- **REQUEST A**
According to the Doyle Beck dossier, how large was the civil fine each man paid in the 2016 Attorney General settlement?
- **REQUEST B**
From the Doyle Beck dossier, reproduce the part that opens with the words containing "- BCRCC chair" and closes with "giving on Hanks.".

- **PAGE**

⟨

Doyle Beck
IFF board member. Citizens Alliance personal donor. $1M Idaho Supreme Court judgment. 2016 AG misdemeanor settlement on an undisclosed PAC contribution. Covertly recorded Idaho's GOP chair.
Doyle Beck has never run for office and does not have to. He sits on the Idaho Freedom Foundation board, writes personal checks to Citizens Alliance of America, and chaired the Bonneville County Republican Central Committee from 2012 until 2024 — when Rep. Stephanie Mickelsen and a slate of Bonneville Republicans recruited enough new precinct officers to vote him and his ally Bryan Smith out. The same donor pool pays the people who write the IFF positions and the people who vote them.
Inside this dossier:
- $1 million Idaho Supreme Court judgment in Printcraft Press Inc. v. Beck/Woolf, 2012. Damages over sewer hookups at Sunnyside Industrial and Professional Park.
- 2016 Idaho Attorney General misdemeanor settlement. AG Lawrence Wasden charged Beck and former candidate Chick Heileson with hiding the source of a $12,000 PAC contribution; Beck loaned Heileson the money, Heileson donated it to Integrity in Government PAC, the original filing did not disclose the source. $250 civil fine each, charges dismissed, amended SOS report.
- Covertly recorded then-Idaho GOP Chairman Steve Yates in the same period, per the Post Register’s May 6, 2016 “Who is Doyle Beck?” profile by Bryan Clark.
- The 2016 “secret society” lawsuit named Mickelsen. Eight-year origin of the Beck-versus-Mickelsen feud that produced the January 2025 Spoon ICE-tip retaliation against Mickelsen Farms.
- BCRCC chair 2012–2024, taken back by Mickelsen and a Bonneville County PCO recruitment slate. Beck’s twelve-year run of party-machinery control ended.
- Personal donor signature across the IFF-aligned candidate slate. $1,000 to Hanks (2020 P) + $500 (2022 P), $1,000 to Zito (2024 P), $1,000 to Worley (2022), $1,000 to Herndon (2024 P) + $1,000 (2022 P) + $500 (2022), $1,000 to Zuiderveld (2024 P) + $1,000 (2022 P). Spouse Lynn Beck doubles the giving on Hanks.
Who he is
Doyle Beck has never run for office and does not have to. He sits on the Idaho Freedom Foundation board, writes personal checks to Citizens Alliance of America, and chaired the Bonneville County Republican Central Committee from 2012 until 2024, when Republican Rep. Stephanie Mickelsen and a slate of Bonneville County Republicans recruited enough new precinct officers to vote him and his ally Bryan Smith out. Those facts cover most of his political role in Idaho.
The Idaho Freedom Foundation writes the model bills. It scores every legislator on the Freedom Index. It publishes the research reports that tell IFF-aligned legislators how to vote. Citizens Alliance of Idaho sends the money to those same legislators and to the primary challengers who go after the Republicans who refuse to fall in line. Beck sits on one board and writes personal checks to the other. The same donor pool pays the people who write the positions and the people who vote them.

⟩

- **INFORMATION PROVIDED**
⟨

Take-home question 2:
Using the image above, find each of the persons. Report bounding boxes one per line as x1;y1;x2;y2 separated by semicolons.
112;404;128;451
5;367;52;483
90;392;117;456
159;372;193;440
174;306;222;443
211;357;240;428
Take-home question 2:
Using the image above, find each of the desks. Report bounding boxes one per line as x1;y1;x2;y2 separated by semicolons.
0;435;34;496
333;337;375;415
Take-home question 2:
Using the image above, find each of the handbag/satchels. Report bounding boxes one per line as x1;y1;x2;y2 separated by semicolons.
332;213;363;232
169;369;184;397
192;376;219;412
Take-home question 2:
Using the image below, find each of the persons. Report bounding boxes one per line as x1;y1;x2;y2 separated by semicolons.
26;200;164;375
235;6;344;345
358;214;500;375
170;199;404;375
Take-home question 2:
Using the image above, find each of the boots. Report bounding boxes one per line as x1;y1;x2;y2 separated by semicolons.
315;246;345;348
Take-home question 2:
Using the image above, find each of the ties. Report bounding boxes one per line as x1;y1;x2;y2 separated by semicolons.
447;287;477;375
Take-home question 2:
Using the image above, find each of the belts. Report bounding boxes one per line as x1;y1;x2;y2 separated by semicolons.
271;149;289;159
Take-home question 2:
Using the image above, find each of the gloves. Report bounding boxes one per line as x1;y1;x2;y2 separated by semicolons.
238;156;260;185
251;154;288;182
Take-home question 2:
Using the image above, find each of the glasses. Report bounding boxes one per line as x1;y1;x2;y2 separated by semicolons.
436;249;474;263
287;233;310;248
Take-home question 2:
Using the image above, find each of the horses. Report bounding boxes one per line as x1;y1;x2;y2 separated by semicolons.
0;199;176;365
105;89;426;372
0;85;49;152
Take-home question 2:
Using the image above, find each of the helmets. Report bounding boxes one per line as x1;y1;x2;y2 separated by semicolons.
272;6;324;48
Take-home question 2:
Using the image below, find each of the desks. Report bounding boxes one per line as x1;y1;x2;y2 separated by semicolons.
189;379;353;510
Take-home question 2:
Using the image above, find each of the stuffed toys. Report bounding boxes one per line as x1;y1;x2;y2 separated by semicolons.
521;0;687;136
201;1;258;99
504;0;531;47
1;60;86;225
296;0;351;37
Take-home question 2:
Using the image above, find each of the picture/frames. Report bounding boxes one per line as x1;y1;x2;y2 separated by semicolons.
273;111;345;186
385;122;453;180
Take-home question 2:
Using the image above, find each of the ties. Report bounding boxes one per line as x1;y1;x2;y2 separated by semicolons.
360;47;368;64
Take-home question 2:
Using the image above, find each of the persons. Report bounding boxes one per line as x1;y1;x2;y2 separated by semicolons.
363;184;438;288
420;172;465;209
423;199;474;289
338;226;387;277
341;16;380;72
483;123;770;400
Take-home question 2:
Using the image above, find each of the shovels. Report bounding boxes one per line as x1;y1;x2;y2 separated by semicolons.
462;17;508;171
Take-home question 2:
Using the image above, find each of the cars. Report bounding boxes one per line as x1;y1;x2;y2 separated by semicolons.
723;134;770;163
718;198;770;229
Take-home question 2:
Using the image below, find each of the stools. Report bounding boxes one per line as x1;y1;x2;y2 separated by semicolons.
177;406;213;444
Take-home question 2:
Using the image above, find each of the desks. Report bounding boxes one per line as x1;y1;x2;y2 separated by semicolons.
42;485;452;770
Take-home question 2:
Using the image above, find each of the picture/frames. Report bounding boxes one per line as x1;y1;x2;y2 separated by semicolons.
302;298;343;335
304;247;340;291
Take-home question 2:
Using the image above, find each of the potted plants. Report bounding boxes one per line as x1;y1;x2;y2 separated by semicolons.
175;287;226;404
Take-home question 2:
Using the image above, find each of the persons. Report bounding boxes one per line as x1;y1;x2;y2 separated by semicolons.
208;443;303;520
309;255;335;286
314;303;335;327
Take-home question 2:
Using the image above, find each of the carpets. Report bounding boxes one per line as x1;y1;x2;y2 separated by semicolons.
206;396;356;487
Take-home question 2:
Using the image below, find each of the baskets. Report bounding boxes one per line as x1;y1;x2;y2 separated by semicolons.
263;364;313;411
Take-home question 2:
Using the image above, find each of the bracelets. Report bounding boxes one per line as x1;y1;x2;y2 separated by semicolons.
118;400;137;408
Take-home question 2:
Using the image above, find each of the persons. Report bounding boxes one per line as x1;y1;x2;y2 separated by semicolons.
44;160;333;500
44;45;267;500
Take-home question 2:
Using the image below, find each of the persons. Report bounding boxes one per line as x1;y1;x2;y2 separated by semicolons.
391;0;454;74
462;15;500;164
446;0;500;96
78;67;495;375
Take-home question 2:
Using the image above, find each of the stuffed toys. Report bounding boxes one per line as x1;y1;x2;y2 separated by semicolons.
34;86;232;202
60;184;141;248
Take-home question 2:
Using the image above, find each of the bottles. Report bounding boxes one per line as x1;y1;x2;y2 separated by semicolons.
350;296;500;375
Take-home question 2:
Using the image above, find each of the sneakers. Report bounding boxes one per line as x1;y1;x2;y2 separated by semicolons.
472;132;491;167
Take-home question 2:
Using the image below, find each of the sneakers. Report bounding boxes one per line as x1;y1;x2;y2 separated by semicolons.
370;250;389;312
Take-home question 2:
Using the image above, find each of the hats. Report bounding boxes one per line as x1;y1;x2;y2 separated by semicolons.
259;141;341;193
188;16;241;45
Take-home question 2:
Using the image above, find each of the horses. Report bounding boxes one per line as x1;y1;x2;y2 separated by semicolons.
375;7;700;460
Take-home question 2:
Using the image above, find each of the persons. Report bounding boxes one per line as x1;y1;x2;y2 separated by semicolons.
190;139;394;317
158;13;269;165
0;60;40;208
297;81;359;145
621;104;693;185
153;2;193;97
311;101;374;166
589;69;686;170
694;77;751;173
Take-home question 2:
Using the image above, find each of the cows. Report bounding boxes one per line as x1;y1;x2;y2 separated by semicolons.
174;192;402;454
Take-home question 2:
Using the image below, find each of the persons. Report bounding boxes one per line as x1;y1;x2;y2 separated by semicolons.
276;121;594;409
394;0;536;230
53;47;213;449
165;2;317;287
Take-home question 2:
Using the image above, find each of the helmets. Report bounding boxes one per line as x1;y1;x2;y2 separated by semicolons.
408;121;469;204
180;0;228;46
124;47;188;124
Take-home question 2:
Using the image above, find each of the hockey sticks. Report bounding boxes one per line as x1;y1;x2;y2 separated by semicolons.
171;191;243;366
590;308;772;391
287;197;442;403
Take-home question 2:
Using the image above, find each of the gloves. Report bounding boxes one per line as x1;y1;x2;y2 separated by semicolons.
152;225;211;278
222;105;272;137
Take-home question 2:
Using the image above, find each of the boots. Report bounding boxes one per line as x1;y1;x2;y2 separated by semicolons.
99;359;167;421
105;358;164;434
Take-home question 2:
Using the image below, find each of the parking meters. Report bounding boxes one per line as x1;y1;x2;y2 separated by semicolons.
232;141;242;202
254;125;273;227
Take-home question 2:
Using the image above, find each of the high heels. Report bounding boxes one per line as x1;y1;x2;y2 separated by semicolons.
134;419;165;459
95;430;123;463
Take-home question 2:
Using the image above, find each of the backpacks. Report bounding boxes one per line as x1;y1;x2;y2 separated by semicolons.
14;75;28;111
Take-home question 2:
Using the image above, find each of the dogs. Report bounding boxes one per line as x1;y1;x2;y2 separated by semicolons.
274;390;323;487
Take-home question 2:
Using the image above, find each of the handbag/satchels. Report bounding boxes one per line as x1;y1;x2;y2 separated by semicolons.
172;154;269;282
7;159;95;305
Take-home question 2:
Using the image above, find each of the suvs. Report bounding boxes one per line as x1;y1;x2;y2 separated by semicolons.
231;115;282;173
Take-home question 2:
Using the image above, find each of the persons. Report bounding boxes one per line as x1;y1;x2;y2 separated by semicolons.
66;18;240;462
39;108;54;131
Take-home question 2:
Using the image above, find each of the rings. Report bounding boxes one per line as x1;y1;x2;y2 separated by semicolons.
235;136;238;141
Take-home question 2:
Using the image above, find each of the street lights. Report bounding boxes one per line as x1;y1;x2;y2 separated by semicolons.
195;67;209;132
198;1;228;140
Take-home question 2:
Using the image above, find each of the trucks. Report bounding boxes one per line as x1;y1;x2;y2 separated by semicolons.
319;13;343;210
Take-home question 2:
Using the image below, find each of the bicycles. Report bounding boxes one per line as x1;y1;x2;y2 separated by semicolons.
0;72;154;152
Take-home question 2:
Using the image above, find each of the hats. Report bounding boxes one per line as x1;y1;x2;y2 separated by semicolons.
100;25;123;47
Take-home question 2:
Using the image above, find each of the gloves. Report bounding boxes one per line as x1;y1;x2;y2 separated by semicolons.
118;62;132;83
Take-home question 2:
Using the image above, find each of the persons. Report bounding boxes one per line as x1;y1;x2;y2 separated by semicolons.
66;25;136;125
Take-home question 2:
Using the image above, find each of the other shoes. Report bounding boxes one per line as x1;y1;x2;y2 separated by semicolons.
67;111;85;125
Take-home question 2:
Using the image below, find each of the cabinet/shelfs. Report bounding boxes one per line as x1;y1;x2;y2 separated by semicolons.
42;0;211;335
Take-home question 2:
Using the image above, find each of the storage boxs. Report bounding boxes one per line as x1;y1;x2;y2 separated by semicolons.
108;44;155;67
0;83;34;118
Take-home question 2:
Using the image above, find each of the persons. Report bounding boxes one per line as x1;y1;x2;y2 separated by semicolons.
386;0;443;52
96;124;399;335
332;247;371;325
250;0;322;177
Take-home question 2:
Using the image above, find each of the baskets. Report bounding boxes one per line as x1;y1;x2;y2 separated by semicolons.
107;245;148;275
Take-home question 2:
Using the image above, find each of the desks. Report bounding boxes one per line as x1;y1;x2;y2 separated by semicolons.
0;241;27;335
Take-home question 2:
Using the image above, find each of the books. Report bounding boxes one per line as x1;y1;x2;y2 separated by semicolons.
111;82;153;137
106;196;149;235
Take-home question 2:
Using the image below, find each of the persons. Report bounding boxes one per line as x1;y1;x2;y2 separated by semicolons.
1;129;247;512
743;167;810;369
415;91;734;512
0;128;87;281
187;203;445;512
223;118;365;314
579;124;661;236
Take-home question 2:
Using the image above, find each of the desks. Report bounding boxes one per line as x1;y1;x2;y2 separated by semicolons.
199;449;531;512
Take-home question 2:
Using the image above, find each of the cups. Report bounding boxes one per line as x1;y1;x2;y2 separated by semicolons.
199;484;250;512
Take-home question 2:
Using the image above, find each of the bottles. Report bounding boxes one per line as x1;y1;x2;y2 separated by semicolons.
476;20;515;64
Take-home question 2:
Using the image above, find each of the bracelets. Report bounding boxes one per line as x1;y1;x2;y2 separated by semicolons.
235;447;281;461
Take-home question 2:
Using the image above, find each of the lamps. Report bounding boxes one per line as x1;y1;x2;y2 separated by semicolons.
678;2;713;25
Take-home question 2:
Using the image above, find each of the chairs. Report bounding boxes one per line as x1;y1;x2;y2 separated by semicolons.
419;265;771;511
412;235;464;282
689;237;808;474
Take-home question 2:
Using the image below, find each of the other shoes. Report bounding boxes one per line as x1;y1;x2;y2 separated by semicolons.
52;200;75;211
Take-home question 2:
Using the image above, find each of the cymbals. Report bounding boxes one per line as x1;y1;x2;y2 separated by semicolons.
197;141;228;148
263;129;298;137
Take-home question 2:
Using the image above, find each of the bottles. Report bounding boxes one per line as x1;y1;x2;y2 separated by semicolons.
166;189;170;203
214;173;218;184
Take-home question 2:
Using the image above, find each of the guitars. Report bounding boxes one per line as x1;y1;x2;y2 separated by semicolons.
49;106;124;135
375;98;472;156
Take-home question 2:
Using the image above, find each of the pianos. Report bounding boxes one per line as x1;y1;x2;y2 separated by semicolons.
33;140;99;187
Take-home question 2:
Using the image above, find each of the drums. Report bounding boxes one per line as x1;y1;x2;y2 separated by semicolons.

⟩

- **FULL OUTPUT A**
$250 each.

- **FULL OUTPUT B**
- BCRCC chair 2012–2024, taken back by Mickelsen and a Bonneville County PCO recruitment slate. Beck’s twelve-year run of party-machinery control ended.
- Personal donor signature across the IFF-aligned candidate slate. $1,000 to Hanks (2020 P) + $500 (2022 P), $1,000 to Zito (2024 P), $1,000 to Worley (2022), $1,000 to Herndon (2024 P) + $1,000 (2022 P) + $500 (2022), $1,000 to Zuiderveld (2024 P) + $1,000 (2022 P). Spouse Lynn Beck doubles the giving on Hanks.